I don't usually read Stephen King. He is too scary for me. But this was a good book and I'm glad I invested the time to read it.  We all know from the reviews that this is about a high school English teacher who goes through a time portal to stop the assassination of John F. Kennedy.  Spoiler alert - the time portal puts him into the late 1950s so he spends years in the past waiting for Nov. 22, 1963.  So once again I was reading about how much better the past was.  I didn't see Bill Bryson in the bibliography but perhaps Steven King was using his own memories.  Food tasted better, the air was cleaner (hard to believe with all those factories) and life was simpler.  You could even get used to being without the internet!  I don't particularly like the ending, but then, this is Stephen King so I should not have expected a happy ending, should I? Although the ending is happy in its own way. Since I was too young at the time of JFK's death to really remember the impact on the country, I was surprised to read that it tore the country apart. (Here again my daughter seems to think that I should have a clear memory of this time and that might be why these books affected me this way.  Not true, dear, I was little.)  Sadly, I was not surprised at the ineptitude of the government in its dealings with Lee Harvey Oswald.  It is clear that King did a great deal of research for this book and the timing of its release to coincide with the 50th anniversary of JFK's presidency could not have been better.

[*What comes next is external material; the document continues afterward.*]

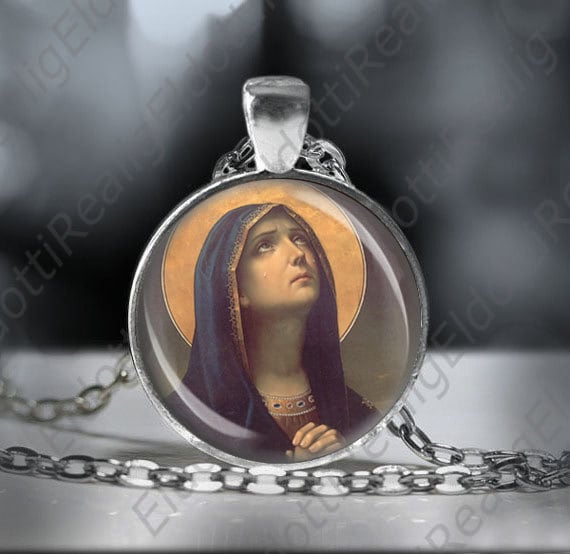 Our Lady of Sorrows - Religious Catholic Necklace Medal w Silvertone Chain Pendant Virgin Mary Tears Crying and Praying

Would the world be a different place if Jack Kennedy had lived? For sure. Would it be a better place? We'll never know. But Stephen King certainly gave me a lot to think about.

Next up were Jackie Kennedy's conversations with Arthur Schlesinger recorded in the spring following her husband's death.  That is how she refers to it:  Not when Jack was murdered, not when Jack was assassinated, but when Jack died.  I had just finished reading 900 pages of Stephen King, hoping against hope that Jack Kennedy could be saved (yes, I know in the real world he wasn't).  Perhaps because of that, I felt like JFK had just died.  It felt wrong to even rate the book on Goodreads because it is just so personal.  There were parts of the book, for example when she talks about JFK's relationships with his children and with his brother Bobby, and JFK's back problems and his plans for his life after the presidency, when I just wanted to weep.  And the pictures, oh, the pictures.

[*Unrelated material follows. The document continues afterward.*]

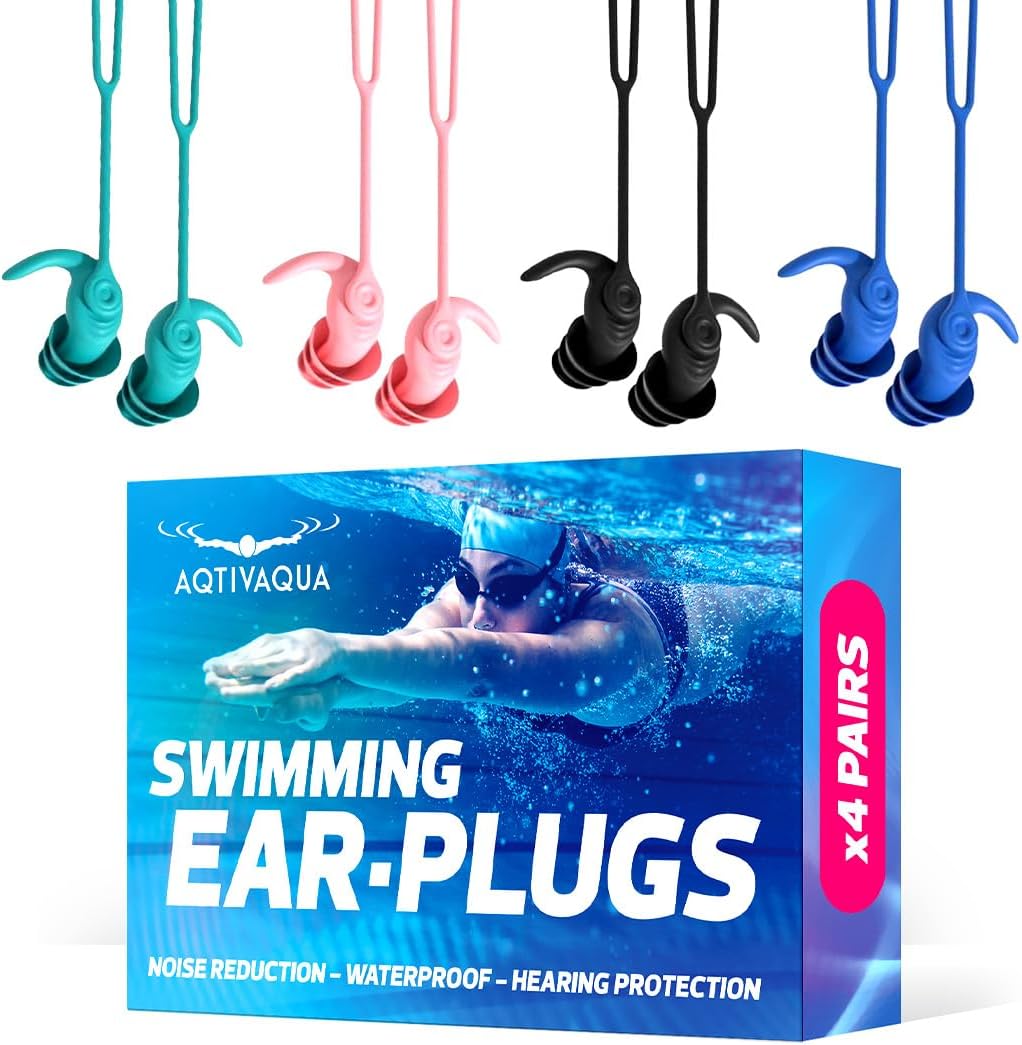 AqtivAqua Ear Plugs for Swimming – 4x Pairs (4 Colors) Soft Silicone Swimming Ear Plugs, Waterproof & Comfortable Secure Fit Swim Ear Plugs for Surfing, Snorkeling, all Water Sports, for Adults & Teens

On a purely analytical note, this book shows just how much the role of women in their marriages and the role of the president's spouse have evolved in 50 years.  If you are looking for an insight into JFK's presidency, there are better books.  But nothing could make you understand better the impact of his death on his family.  Jackie Kennedy went from being First Lady to being a single mother of two small children needing to find a new home for them in minutes.  I also got a better appreciation of their marriage.  Marilyn Monroe and all the dalliances notwithstanding, for a few short years we all had Camelot.